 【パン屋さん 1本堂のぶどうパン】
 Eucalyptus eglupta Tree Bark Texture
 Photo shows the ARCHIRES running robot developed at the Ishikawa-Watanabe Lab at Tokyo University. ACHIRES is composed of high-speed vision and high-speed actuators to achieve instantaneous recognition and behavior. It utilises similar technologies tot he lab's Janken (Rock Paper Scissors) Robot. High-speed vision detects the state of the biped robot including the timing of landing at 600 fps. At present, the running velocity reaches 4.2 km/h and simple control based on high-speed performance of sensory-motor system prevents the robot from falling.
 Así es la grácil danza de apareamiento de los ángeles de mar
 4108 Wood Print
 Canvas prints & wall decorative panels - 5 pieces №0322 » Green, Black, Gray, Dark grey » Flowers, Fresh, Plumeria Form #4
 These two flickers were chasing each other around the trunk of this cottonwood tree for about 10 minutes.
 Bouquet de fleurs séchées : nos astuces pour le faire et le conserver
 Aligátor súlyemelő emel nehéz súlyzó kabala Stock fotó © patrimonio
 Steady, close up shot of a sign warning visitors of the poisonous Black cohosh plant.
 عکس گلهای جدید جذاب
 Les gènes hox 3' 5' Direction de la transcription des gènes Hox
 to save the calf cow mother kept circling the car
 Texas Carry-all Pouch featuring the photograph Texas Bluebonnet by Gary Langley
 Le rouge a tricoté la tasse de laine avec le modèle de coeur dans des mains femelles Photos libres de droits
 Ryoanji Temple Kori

--

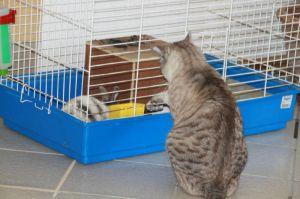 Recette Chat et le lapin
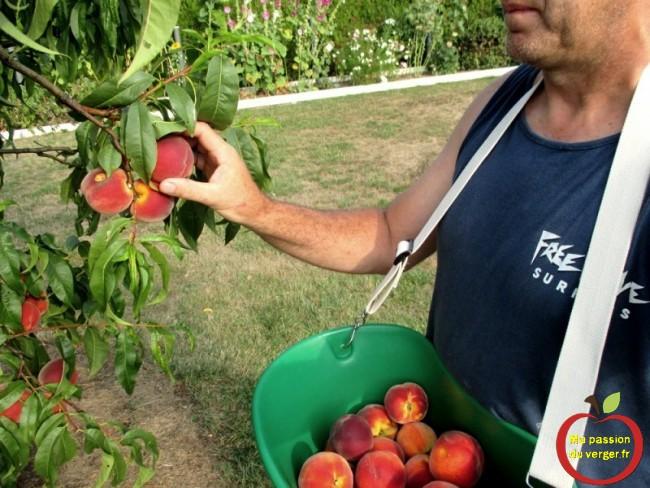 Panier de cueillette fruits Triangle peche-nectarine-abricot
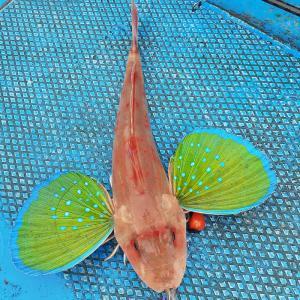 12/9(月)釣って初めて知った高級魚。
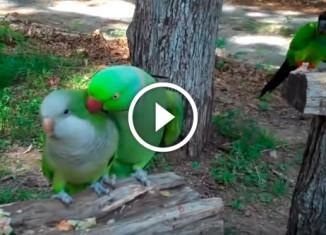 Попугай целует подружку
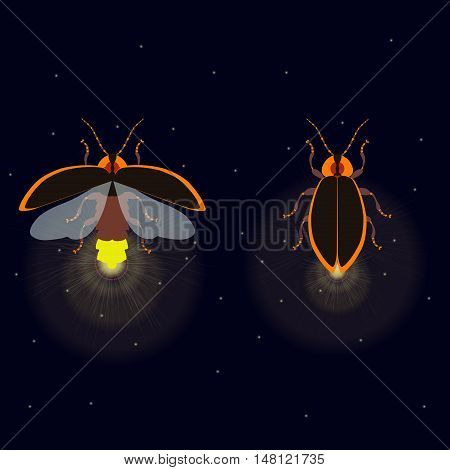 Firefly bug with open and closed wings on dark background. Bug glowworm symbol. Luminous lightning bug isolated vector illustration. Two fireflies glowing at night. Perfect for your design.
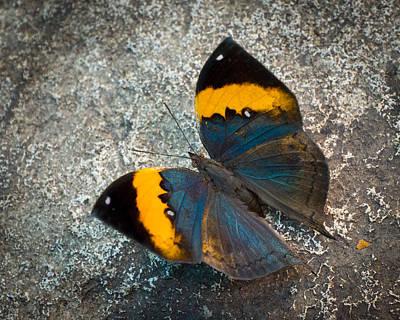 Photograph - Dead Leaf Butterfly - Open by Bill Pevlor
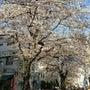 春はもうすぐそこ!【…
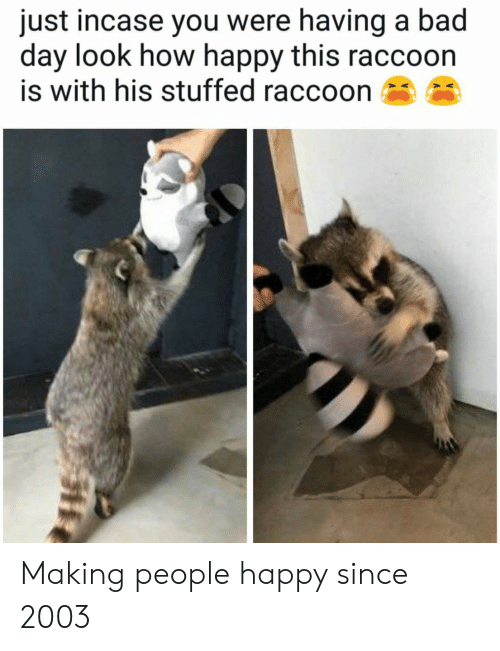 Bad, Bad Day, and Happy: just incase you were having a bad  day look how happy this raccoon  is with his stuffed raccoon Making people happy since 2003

--

◆ **DIRECTIONS FOR THIS TASK**: Copy out only the lines of the records above from the one with "Les gènes hox" through the one with "Ryoanji Temple Kori", exactly as they stand, both included.

◆ **SOLUTION**:
 Les gènes hox 3' 5' Direction de la transcription des gènes Hox
 to save the calf cow mother kept circling the car
 Texas Carry-all Pouch featuring the photograph Texas Bluebonnet by Gary Langley
 Le rouge a tricoté la tasse de laine avec le modèle de coeur dans des mains femelles Photos libres de droits
 Ryoanji Temple Kori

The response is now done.